Mit 100 000 an der Mauer Party gefeiert W. Schnabel

 

Fotos und Text:  Klaus Händel.  In der Nacht vom 9. auf den 10. November 1989 ist die Mauer gefallen. Wilfried Schnabel, heute Studiendirektor am Niedersächsischen Internatsgymnasium Esens, aufgewachsen im Heidekreis in der Nähe von Walsrode, war damals 22 Jahre alt. „Die Vorgeschichte zum Mauerfall habe ich in den Medien verfolgt. Als dann die Mauer fiel, bin ich mit Freunden nach Lauenburg gefahren, um die Trabi-Kolonnen anzuschauen.“ Spontan hat Wilfried Schnabel beschlossen, mit seinen fünf Freunden Silvester in Berlin zu feiern. „Wir haben mit Hunderttausenden Party gemacht.“

Für den heutigen Geschichts- und Deutschlehrer war Berlin schon immer eine besondere Stadt: zum Austausch, im Sport und in der Bildung. „Grenzbesuche der widernatürlichen Teilung waren damals obligatorisch, das Grenzerlebnis berührend und einschneidend“, so Schnabel. „Sich der Trennung bewusst zu werden, war auch aus westlicher Sicht ein besonderes Erlebnis.“

Die ersten Vorzeichen, dass sich das damals ändern sollte, haben Neugier und Hoffnung geweckt. „Mein Wunsch war es, dass diese Grenze verschwindet“, so Schnabel. Erst mit den Besuchen der Grenze um den Mauerfall habe er festgestellt, dass es große Unterschiede in den Köpfen der Menschen in Ost und West gegeben hat. „Wir im Westen kannten den Osten eigentlich gar nicht. Wir sind in West-Mentalität an die Grenze gefahren. Dass das DDR-Regime und die Zustände die Menschen im Osten ganz anders geprägt haben, ist mir erst durch die Besuche richtig bewusst geworden.“

Die damaligen Freunde haben ein anderes Land besucht, mit Neugier und mit dem westlichen Verständnis im naiven Glauben, es und die Menschen zu kennen. „Ich habe den Mangel festgestellt, ohne über die Hintergründe Bescheid zu wissen.“ Das bezeichnet Schnabel aus heutiger Sicht als „jugendliche Systemarroganz“. „Trotz des vordergründigen Ziels, eigentlich nur eine gigantische Silvester-Party mitfeiern zu wollen, wir haben John Lennon gehört, ,Give Piece a Chance‘, haben sich Erwartungen und Vergleiche ergeben. Alles im Osten war düster und grau und wurde mit westlicher Überheblichkeit bewertet“, so der spätere Historiker. Daraus erwuchs für ihn die Hoffnung, beide Systeme und die Menschen mögen zusammenwachsen.
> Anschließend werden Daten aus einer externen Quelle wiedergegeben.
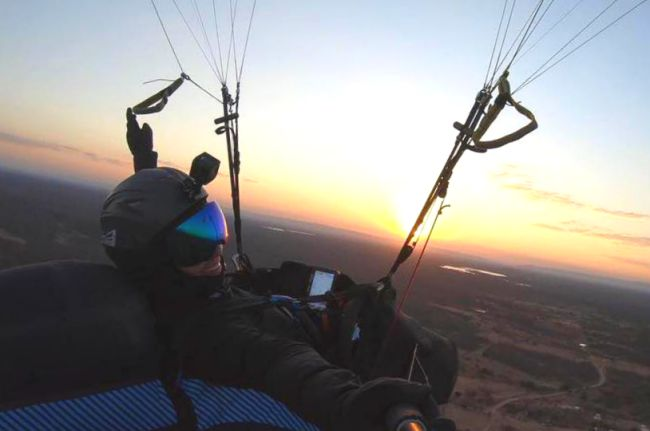 Marcella Uchoa, female paragliding world record of distance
Nach weiteren Besuchen sagt Wilfried Schnabel 30 Jahre später: „Die gemeinsame Hoffnung hat uns vereint, aber heutige Diskussionen über Ost und West sorgen für eine erneute Trennung, die das gemeinsam Erreichte aus dem Blick geraten lässt.“

Die aktuellen Diskussionen seien für den Historiker sehr „irritierend“. Berichtet – auch in der Politik – werde heute fast ausschließlich über Negatives im Osten, was den dort lebenden Menschen nicht gerecht werde und sie erneut abtrenne. „Das Positive in der gemeinsamen Entwicklung wird ausgeklammert. Das halte ich in der Meinungsbildung für unausgewogen und gefährlich.“

Wünschenswert wäre, so Wilfried Schnabel, gemeinsame Perspektiven in den Vordergrund zu rücken, anstatt immer wieder das Trennende zu wiederholen oder im Trennenden zu erstarren.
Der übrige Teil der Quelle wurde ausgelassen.